Однажды в постоянное место нашей тусовки, в парк возле муниципалитета, прикатил на велосипеде Артем, который прибыл в Израиль пару месяцев назад. Артем не сводил с меня глаз, потом уселся рядом, и когда мы играли в бутылочку, поцеловал меня при всех, а потом Иру. После игры он предложил прокатить на велике, я вцепилась в его широкую спину и ветер свистел в ушах. Артем вертел педали, и говорил, что у меня вкус вишенки, а у Иры - огурца. Я была польщена. Спешившись на улице Керен Каемет у проклятого дома с облицовкой из черного мрамора, о котором ходили слухи, что это самый дорогой дом в городе, но хозяева его непеременно поканчивают жизнь самоубийством, Артем предложил мне с ним встречатся. Я согласилась, во многом из-за ягодной метафоры. Он подарил мне оранжевое бархатное сердечко, заезжал за мной на велике, целовал в губы, но я ничего подобного Анжелике не чувствовала, и поэтому прекратила наши отношения в зародыше к вящему его недовольству.
Анжелика аукнулась мне неожиданным образом, как всегда бывает с непредсказуемыми девицами. В очередной летний вечер мы с Фишманом колесили по сонным городским улицам. Каждый на своем велике. У меня тогда еще не украли "Салют", привезенный в одном из девятнадцати советских контейнеров в Израиль. Он, как обычно, проводил меня полдороги до дома, мы спешились, и почему-то именно в тот раз он протянул руку для пожатия на прощание. Я дотронулась до его ладони, и не захотела отпускать. Он, явно, тоже к этому не стремился, и рукопожатие затянулось.
Никто не мог подготовить меня к ЭТОМУ, нe Анжелика, нe правильное сексуальное воспитание, нe сам Фишман, который постoянно рассказывал пoхабные анекдоты, и прикалывался над моим незнанием разницы между "закончить" и "кончить". ЭТО оказалось оттаиванием, теплом, текущим от кончиков пальцев к основанию позвоночника. Учащенным откуда нивозьмись дыханием. Когда открываются двери в иную вселенную, доселе неизведанную, и оказывается, что она в терра инкогнита во мне самой. ЭТО - когда выясняется, что глаза существуют у всех клеток кожи, и я становлюсь Аргусом. ЭТО - когда не можешь представить себе, что будет, когда закончится контакт с другой кожей. ЭТО, когда понимаешь, что до ЭТОГО, было как-то не так, как быть должно. ЭТО правильно. Я катастрофически офигела. В основном, потому что ЭТО сделал мне Фишман, который вообще-то был моим лучшим другом, a между ним и Жофреем де Пейраком лежали три с половиной столетия деградирующей интеллигенции.
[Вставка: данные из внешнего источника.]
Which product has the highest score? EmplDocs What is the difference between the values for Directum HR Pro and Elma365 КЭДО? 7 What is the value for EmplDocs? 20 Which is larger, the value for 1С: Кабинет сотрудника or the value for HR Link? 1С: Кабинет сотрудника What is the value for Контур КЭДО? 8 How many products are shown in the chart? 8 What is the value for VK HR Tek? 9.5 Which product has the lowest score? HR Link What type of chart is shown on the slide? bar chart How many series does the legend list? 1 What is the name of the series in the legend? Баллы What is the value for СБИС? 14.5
К сожалению, отсутствие правильного сексуального воспитания, как и отсутствие воспитания чувств, приводит к тому, что собственные ощущения кажутся незначительными, и мы спешим от них отречься с такой же скоростью, а которой они настигают нас.
Лето и латентный период подходили к концу, а за ними лежало "впереди". Прелесть генитальной фазы заключается не только в ЭТОМ, но и в том, что она открывает перспективы, которые не видны из замкнутого театра теней детства. Выход из детства похож на начало плавания в открытом море. Только ориентирами в нем служат не небесные светила, а те звезды, которые в эпохи невинности зажгли в нас первые впечатления.